# START OF SOURCE MATERIAL
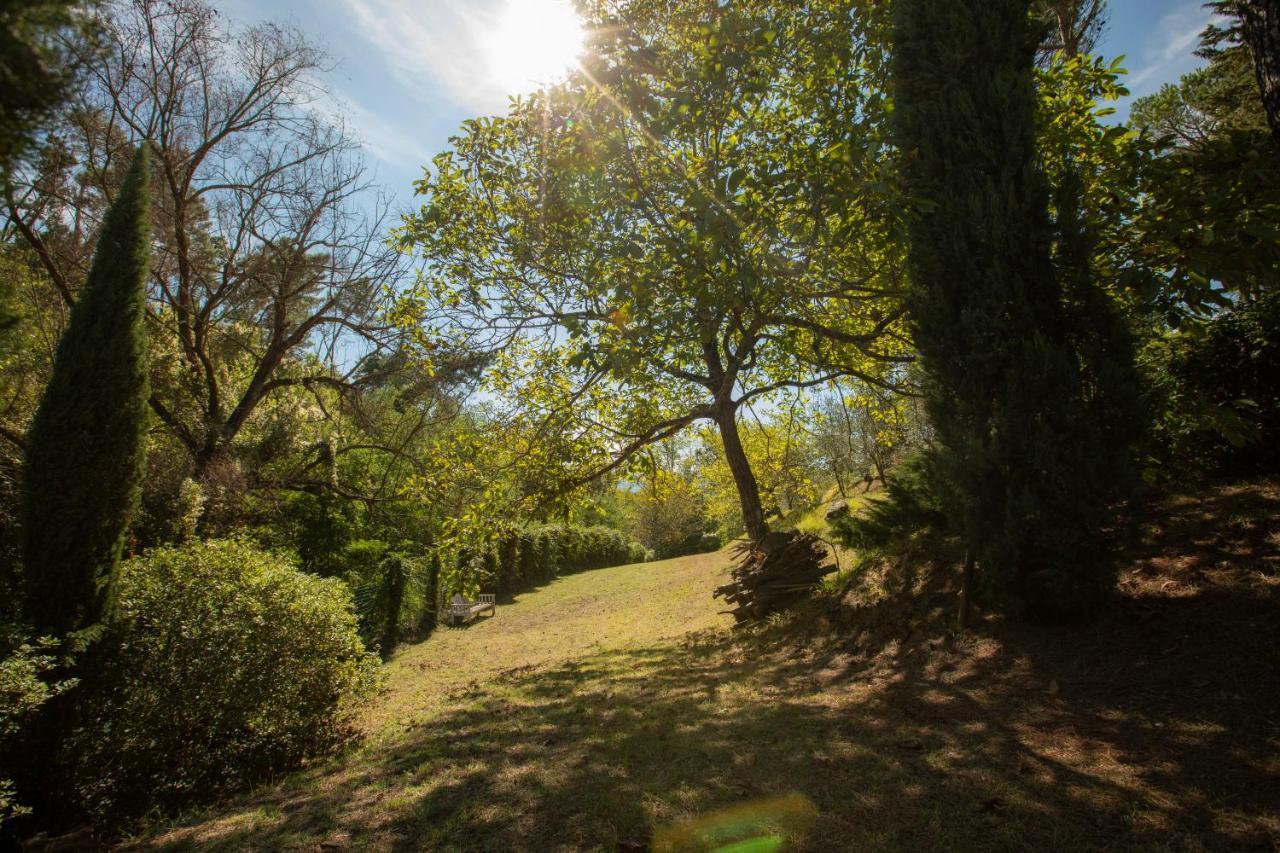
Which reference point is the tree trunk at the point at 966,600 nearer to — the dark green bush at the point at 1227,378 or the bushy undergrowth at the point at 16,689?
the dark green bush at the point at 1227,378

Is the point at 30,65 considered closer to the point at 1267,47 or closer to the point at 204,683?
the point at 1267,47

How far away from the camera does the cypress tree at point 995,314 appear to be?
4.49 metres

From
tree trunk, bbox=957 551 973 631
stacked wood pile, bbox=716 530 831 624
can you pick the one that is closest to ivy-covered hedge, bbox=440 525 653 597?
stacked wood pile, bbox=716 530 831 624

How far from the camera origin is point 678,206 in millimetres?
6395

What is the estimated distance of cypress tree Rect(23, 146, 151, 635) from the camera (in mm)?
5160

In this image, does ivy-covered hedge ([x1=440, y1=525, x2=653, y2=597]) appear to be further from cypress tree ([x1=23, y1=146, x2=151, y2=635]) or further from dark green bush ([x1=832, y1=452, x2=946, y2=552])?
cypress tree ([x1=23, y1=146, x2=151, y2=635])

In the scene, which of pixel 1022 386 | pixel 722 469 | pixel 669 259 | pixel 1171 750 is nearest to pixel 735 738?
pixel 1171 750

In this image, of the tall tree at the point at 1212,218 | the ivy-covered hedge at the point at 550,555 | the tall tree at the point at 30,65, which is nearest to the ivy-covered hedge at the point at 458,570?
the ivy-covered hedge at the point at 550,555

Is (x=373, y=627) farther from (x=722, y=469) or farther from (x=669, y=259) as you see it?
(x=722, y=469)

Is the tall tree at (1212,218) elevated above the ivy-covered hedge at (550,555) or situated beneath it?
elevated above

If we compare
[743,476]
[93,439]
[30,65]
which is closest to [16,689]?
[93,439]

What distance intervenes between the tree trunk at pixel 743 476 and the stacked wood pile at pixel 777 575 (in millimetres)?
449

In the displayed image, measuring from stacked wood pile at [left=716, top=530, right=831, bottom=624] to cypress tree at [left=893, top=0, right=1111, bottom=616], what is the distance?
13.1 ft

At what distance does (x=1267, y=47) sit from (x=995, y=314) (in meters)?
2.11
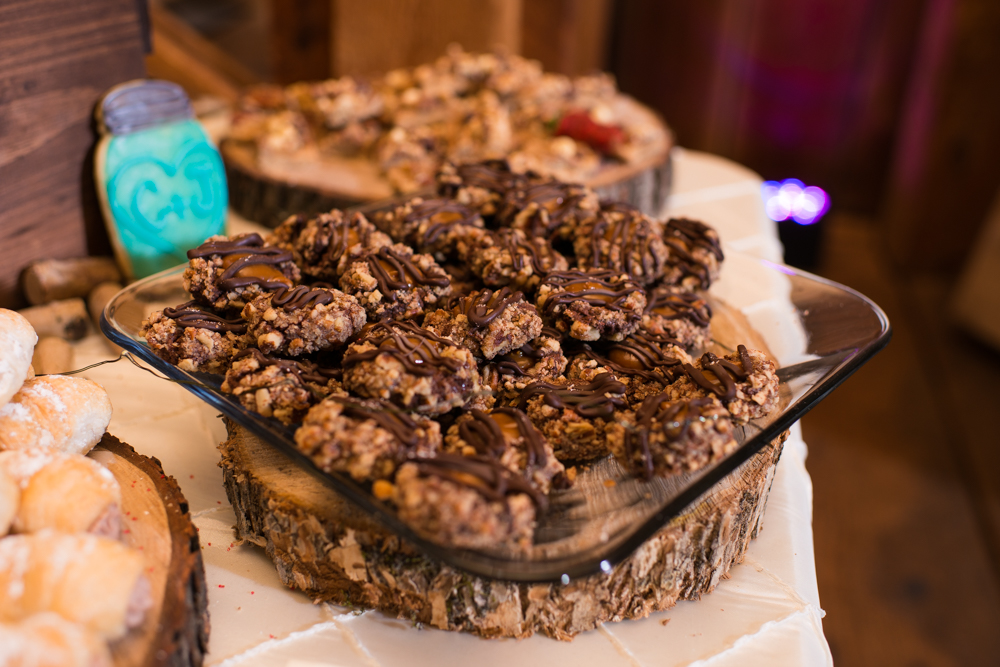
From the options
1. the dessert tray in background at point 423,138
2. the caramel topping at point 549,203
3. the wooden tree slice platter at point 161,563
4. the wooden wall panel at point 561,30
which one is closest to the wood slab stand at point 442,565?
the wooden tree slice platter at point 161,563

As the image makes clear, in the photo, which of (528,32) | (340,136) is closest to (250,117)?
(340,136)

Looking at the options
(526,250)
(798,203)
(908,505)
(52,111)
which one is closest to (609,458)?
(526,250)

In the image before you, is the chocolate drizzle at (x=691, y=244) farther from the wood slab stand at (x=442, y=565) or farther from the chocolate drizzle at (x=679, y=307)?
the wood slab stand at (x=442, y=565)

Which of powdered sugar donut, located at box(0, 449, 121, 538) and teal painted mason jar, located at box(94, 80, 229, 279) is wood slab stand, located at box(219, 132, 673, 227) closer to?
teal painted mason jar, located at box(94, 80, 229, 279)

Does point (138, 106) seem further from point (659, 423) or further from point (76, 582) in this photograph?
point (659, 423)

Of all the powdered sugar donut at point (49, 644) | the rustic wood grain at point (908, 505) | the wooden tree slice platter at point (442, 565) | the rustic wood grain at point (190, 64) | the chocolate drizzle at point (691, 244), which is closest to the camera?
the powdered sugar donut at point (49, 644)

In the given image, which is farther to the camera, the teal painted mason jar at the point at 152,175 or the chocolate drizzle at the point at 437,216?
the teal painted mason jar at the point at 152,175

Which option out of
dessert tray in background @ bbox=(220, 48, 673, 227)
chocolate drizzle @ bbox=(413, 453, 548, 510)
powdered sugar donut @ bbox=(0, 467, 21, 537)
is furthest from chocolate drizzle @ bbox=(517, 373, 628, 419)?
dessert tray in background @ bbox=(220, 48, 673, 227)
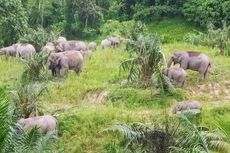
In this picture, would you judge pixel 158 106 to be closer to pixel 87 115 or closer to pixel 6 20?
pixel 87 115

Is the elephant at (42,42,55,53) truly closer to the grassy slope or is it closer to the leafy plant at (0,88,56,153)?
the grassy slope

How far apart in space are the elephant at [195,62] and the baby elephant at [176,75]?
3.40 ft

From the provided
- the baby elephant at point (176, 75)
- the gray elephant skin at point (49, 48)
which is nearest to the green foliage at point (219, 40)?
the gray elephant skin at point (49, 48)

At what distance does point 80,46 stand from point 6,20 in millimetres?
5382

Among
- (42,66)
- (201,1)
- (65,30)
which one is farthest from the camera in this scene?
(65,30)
# END OF SOURCE MATERIAL
# START OF SOURCE MATERIAL
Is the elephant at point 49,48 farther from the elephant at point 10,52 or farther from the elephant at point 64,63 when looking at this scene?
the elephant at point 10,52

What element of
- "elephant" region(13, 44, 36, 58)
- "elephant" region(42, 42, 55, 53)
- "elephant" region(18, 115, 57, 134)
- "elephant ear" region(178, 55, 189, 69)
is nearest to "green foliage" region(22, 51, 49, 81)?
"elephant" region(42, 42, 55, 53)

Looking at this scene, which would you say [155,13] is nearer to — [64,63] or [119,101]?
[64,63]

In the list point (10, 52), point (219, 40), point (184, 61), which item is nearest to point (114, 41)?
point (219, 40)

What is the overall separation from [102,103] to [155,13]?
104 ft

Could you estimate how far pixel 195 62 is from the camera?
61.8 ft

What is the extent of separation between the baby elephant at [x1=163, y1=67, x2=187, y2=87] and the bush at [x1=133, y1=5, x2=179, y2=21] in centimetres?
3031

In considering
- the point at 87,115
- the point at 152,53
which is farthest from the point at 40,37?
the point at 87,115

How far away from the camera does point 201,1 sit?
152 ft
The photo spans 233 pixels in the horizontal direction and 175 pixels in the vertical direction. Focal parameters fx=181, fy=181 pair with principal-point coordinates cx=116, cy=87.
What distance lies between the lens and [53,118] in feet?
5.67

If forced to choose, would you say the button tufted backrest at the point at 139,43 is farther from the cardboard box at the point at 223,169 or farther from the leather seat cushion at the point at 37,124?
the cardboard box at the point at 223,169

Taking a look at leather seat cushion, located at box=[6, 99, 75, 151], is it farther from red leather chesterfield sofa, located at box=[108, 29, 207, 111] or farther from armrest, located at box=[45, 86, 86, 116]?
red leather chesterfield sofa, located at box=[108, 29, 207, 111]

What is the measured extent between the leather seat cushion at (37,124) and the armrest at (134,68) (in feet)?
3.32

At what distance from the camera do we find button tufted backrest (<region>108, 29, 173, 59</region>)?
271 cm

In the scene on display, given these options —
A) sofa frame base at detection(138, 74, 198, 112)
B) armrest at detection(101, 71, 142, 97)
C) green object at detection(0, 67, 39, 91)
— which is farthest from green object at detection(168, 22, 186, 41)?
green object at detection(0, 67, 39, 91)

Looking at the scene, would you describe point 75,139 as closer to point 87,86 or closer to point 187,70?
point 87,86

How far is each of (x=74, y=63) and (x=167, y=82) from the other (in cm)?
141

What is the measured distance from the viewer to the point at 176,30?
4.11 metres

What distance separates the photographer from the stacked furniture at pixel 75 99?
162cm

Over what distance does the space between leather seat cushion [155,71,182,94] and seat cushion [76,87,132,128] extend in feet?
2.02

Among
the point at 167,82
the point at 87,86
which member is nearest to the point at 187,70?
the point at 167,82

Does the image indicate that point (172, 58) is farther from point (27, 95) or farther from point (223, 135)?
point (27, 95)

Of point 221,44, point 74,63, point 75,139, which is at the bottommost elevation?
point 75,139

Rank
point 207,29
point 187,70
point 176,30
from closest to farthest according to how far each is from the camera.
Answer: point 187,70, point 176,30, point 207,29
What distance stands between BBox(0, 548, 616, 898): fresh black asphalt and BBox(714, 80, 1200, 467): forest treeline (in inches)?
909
# END OF SOURCE MATERIAL
** WORK TO BE COMPLETED **
Extract every line of the records above that contains the word "nearer". Case counts.

** FINISHED TASK **
Which reference point is the tree trunk at the point at 966,600 nearer to — the dark green bush at the point at 1227,378 or the bushy undergrowth at the point at 16,689?
Looking at this scene, which would you say [155,13] is nearer to — [64,63] or [119,101]?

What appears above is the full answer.